Si es cierto que una cultura depende de la calidad de sus dioses, como decía María Zambrano, creo que deberíamos rescatar a ese Dios cristiano al que tantos han intentado matar. ¿Por qué suscita tanto rechazo? Creo que una de las razones es la tendencia a confundirlo con un objeto del mundo. Son muchos los que se quejan de su silencio. Muchas veces se ha deplorado su ausencia en Auschwitz o el Gulag, ignorando que su intervención directa es incompatible con su trascendencia. Dios no pertenece al orden de los seres. No es un ente que se pueda medir o pesar. Solo es accesible como signo, huella. Cuando Edith Stein descarta huir de los nazis porque considera que –como carmelita descalza de origen judío– debe dar testimonio de su fe y solidarizarse con su pueblo, abre un espacio a la manifestación de lo divino, que gracias a ella se muestra como amor ilimitado. Podemos decir lo mismo del gesto de Maximiliano Kolbe, ofreciéndose a ocupar el lugar de otro preso para librarlo de la muerte. El ateísmo pide a Dios algo imposible: que circule por el mundo como si fuera un ser humano más. Se caricaturiza a los cristianos por representar a Dios como un anciano venerable, pero en el fondo el ateísmo no le perdona que no sea así, un poder visible y efectivo que interviene en la historia como un relojero o un taumaturgo. Dios es mucho más que eso. No cabe en un concepto ni puede reducirse a una representación. Dios es siempre lo mayor, lo que está más allá de la materia, el tiempo y el espacio. La muerte de Dios es una farsa. Si Dios pudiera morir y desaparecer, no sería Dios. Pasó por la muerte para derrotarla, pero no sucumbió a ella. La supuesta muerte de Dios no es más que la muerte de una idea que apenas expresa lo que Dios realmente es.

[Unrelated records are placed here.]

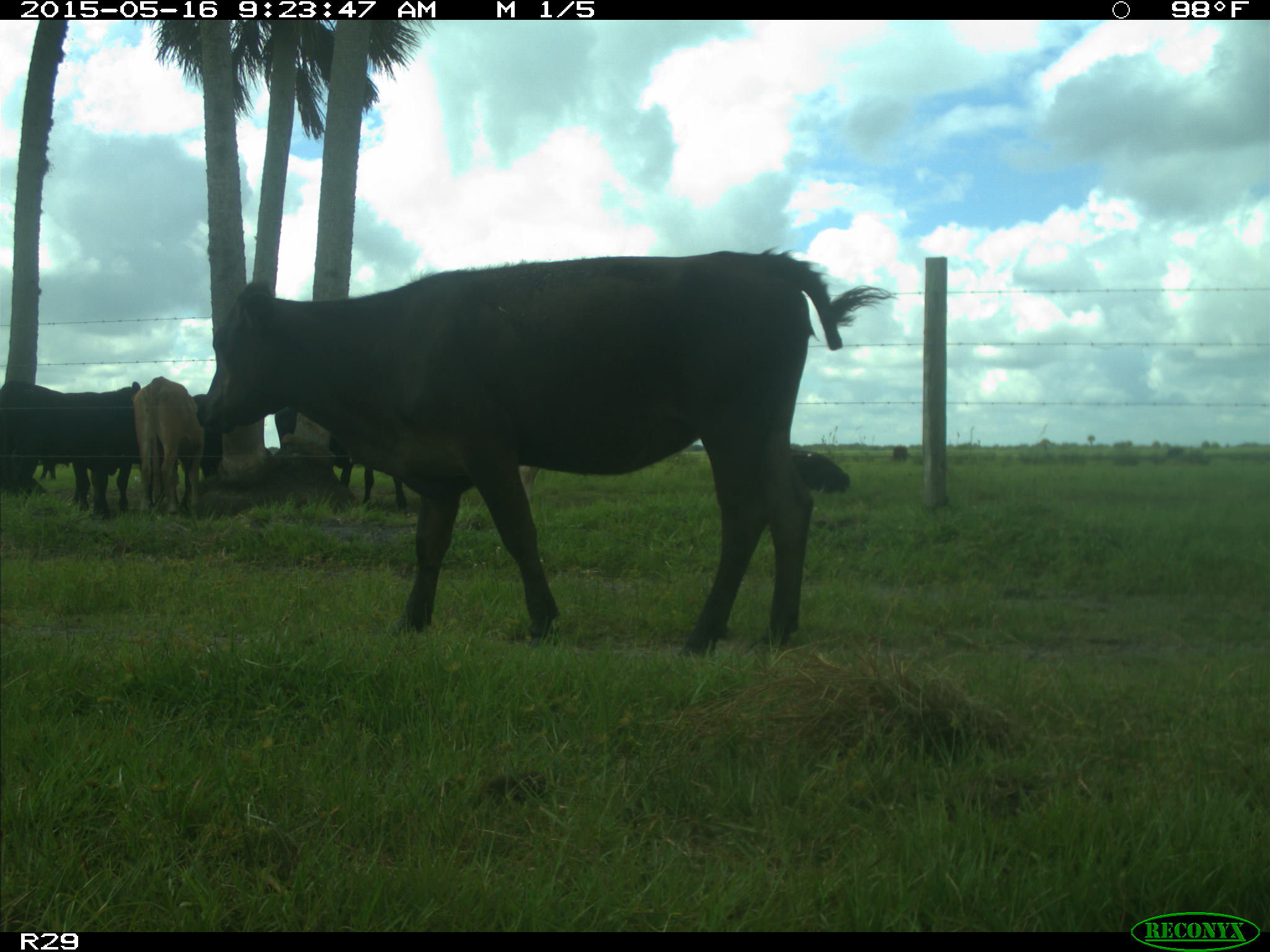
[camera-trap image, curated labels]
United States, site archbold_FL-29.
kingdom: Animalia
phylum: Chordata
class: Mammalia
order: Artiodactyla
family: Bovidae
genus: Bos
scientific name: Bos taurus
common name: domestic cow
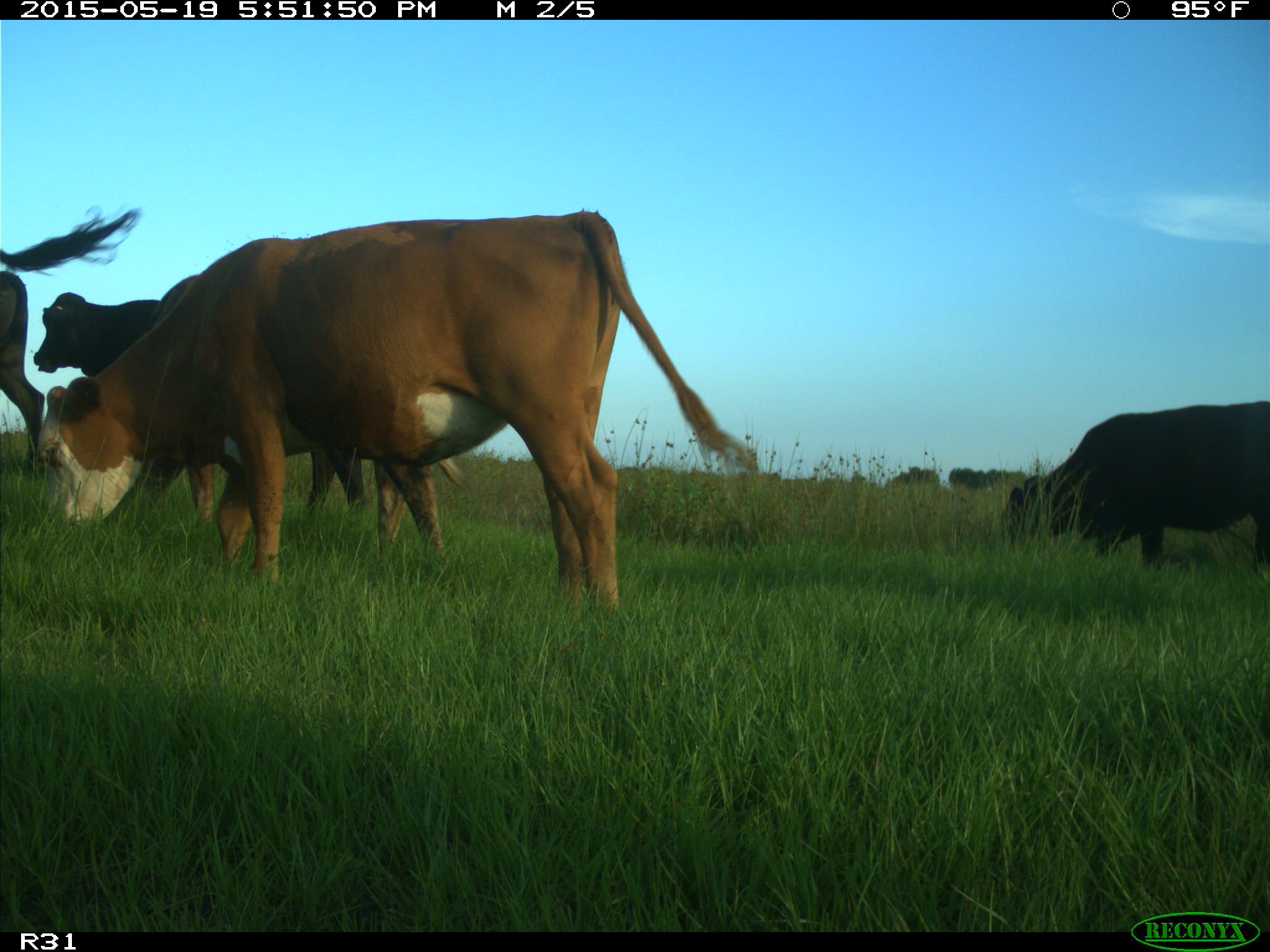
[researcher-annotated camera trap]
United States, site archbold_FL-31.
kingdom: Animalia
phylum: Chordata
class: Mammalia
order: Artiodactyla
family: Bovidae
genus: Bos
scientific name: Bos taurus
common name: domestic cow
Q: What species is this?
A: Bos taurus (domestic cow).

Cuando el ser humano olvida a Dios, suele quedar a merced de los ídolos. Sería un error intentar volver a ese dios que Nietzsche quiso matar, una caricatura de la trascendencia, pero creo que necesitamos a Dios, al ser mayor que el cual no cabe pensar otro, para preservar nuestra humanidad. Edith Stein o Maximiliano Kolbe no se encogieron ante el mal. Gracias a la fe, conservaron su libertad interior y obraron conforme a su conciencia, asumiendo el martirio. Sus verdugos, esclavizados por el ídolo del Poder, actuaron como autómatas. ¿Quién ha quedado en el territorio de la vida, el único que da frutos? Sin duda, Stein y Kolbe, que no se dejaron seducir por ídolos, pues prefirieron ser fieles a Dios. A los ídolos les estorba el ser humano. En cambio, Dios nunca se cansa de buscarnos.